Most questions that expect an answer counting years are either asking for a year specifically or for age, which is most of the time measured in years. Of the remaining 13 questions, the LLM is asked for a duration which happens to be answered in years because this appears to be the most appropriate answer format. 

### Answers not mentioning _years_
Let us investigate  whether answers that don't mention the string _year_ are still questions asking for a year. 125 questions are an exact match on digits only but don't have _year_ in their answers.

In [14]:
gpt4_df_extracted_nums_are_eq.query("~predicted_answer.str.contains('year')").shape

(125, 6)

In [15]:
gpt4_df_extracted_nums_are_eq.query("~predicted_answer.str.contains('year')").loc[:, "question"].str.lower().str.split().apply(lambda x: tuple(x[:3])).value_counts()

question
(when, was, the)              9
(how, many, months)           8
(what, was, the)              6
(what, year, did)             6
(how, many, days)             5
                             ..
(how, many, world)            1
(how, many, personal)         1
(how, many, championships)    1
(how, many, are)              1
(how, many, publications)     1
Name: count, Length: 71, dtype: int64

There is a less strong pattern in the types of questions than with exact digit matches where the answer contains the word _year_. In the following, I am going to manually extract questions that are still asking for a year. In these cases, a digit match makes sense. What are the other questions that lead to a numerical answers?

In [16]:
matching_numbs_that_arent_temp = gpt4_df_extracted_nums_are_eq.query(
    "~predicted_answer.str.contains('year') "
    "and ~question.str.lower().str.startswith('when')"
    "and ~question.str.lower().str.contains('what year')"
    "and ~question.str.lower().str.contains('how many days')"
    "and ~question.str.lower().str.contains('how many days') "
    "and ~question.str.lower().str.contains('how many months') "
    "and ~question.str.lower().str.contains('which year')"
    "and ~question.str.lower().str.contains('final year')"
    "and ~question.str.lower().str.contains('how long')"
    "and ~question.str.lower().str.contains('first date')"
)#.loc[[1712, 1714, 1715], "actual_answer"].values
matching_numbs_that_arent_temp.head()

Unnamed: 0,table,predicted_answer,actual_answer,question,predicted_answer_nums_only,actual_answer_nums_only
21,"<html><body><table class=""infobox biography vc...",4 different personas,4,How many different personas has professional w...,[4],[4]
32,"<html><body><table class=""infobox biography vc...",4 times,4,How many times Joan Crawford have been married?,[4],[4]
169,"<html><body><table class=""infobox vcard"" style...",1 gold medal,1,How many gold medals had Carolina Albuquerque ...,[1],[1]
185,"<html><body><table class=""infobox vcard""><capt...",5 gold medals,5,How many gold medals did Matt Biondi win in th...,[5],[5]
238,"<html><body><table class=""infobox vcard""><tbod...",2 medals,2,How many times in 2009 did Wang Xiaoli receive...,[2],[2]


In [17]:
matching_numbs_that_arent_temp.shape

(71, 6)

In [18]:
print(f"Out of 125 exact digit matches where the answer does not contain the word 'year', {125-71} questions are still temporal, i.e., asking for when, how many years, days, or months, or for the first or final date/time of some event/entity.")

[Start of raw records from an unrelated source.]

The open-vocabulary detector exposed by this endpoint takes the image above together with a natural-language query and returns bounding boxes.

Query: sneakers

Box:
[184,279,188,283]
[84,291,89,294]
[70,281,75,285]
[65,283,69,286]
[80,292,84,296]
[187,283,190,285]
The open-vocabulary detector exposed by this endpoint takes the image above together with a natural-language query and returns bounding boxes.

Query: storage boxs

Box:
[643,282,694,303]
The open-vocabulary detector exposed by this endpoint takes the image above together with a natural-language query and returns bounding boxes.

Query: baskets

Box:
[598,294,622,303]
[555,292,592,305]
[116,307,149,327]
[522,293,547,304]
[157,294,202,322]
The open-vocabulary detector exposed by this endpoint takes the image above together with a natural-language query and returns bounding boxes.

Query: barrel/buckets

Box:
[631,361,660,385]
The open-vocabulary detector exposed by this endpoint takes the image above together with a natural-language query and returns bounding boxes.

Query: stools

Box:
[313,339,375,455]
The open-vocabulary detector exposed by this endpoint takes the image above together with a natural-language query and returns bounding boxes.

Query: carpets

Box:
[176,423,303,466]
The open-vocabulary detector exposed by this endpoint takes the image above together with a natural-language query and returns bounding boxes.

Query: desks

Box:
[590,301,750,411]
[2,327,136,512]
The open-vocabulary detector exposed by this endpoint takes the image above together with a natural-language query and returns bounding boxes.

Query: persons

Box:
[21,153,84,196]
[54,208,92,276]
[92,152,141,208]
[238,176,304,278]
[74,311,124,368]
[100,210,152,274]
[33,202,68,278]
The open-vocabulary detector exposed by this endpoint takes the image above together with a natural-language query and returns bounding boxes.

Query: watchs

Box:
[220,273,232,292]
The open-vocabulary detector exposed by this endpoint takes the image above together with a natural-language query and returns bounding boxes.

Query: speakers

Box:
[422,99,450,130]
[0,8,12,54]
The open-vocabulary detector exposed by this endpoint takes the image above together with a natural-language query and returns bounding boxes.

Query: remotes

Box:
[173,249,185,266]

Out of 125 exact digit matches where the answer does not contain the word 'year', 54 questions are still temporal, i.e., asking for when, how many years, days, or months, or for the first or final date/time of some event/entity.


In [19]:
# To get a better overview of the 71 non-temporal questions, I filter out some questions that appear more than one time. 
# The removed questions and the remaining questions shed light onto the types of questions that lead to an exact digit match but that aren't temporal
matching_numbs_that_arent_temp.query(
    "~predicted_answer.str.contains('medals') "
    "and ~predicted_answer.str.contains('\$') "
    "and ~predicted_answer.str.contains('awards') "
    "and ~predicted_answer.str.contains('times') "
    "and ~predicted_answer.str.contains('medal') "
    "and ~predicted_answer.str.contains('children') "
    "and ~predicted_answer.str.contains('\%') "
    "and ~predicted_answer.str.contains('million') "
).sort_values("question")

Unnamed: 0,table,predicted_answer,actual_answer,question,predicted_answer_nums_only,actual_answer_nums_only
1558,"<table class=""infobox vevent""><caption class=""...",2 (Artsakh and Transnistria),2,Currently how many unrecognized states are sti...,[2],[2]
1066,"<table class=""infobox vcard""><caption class=""i...",6 different events,6,For how many different events did Charlotte At...,[6],[6]
812,"<table class=""infobox vcard"" style=""width:25em...",14 seasons,14,For how many seasons did Brooks play for Tampa...,[14],[14]
755,"<table class=""infobox vcard"" style=""width:24em...",8 races,8,How many NASCAR Cup Series and IndyCar Series ...,[8],[8]
1456,"<table class=""infobox vevent"" style=""width:25....","2,121,560-2,260,000 casualties","2,121,560–2,260,000",How many allied casualties were there a year a...,"[2, 121, 560, 2, 260, 000]","[2, 121, 560, 2, 260, 000]"
1334,"<table class=""infobox vcard""><tbody><tr><th cl...",5,"5, including Katherine, Patrick and Joseph Baena",How many are children's Arnold Schwarzenegger ?,[5],[5]
1314,"<table class=""infobox vcard""><tbody><tr><th cl...",8 championships,8,How many championships has Murilo Bustamante a...,[8],[8]
335,"<table class=""infobox biography vcard"" style=""...",4 different series,4,How many different NASCAR series has Cody Ware...,[4],[4]
1461,"<table class=""infobox vevent"" style=""width:25....",11 countries,11,How many different companies fought on the all...,[11],[11]
21,"<html><body><table class=""infobox biography vc...",4 different personas,4,How many different personas has professional w...,[4],[4]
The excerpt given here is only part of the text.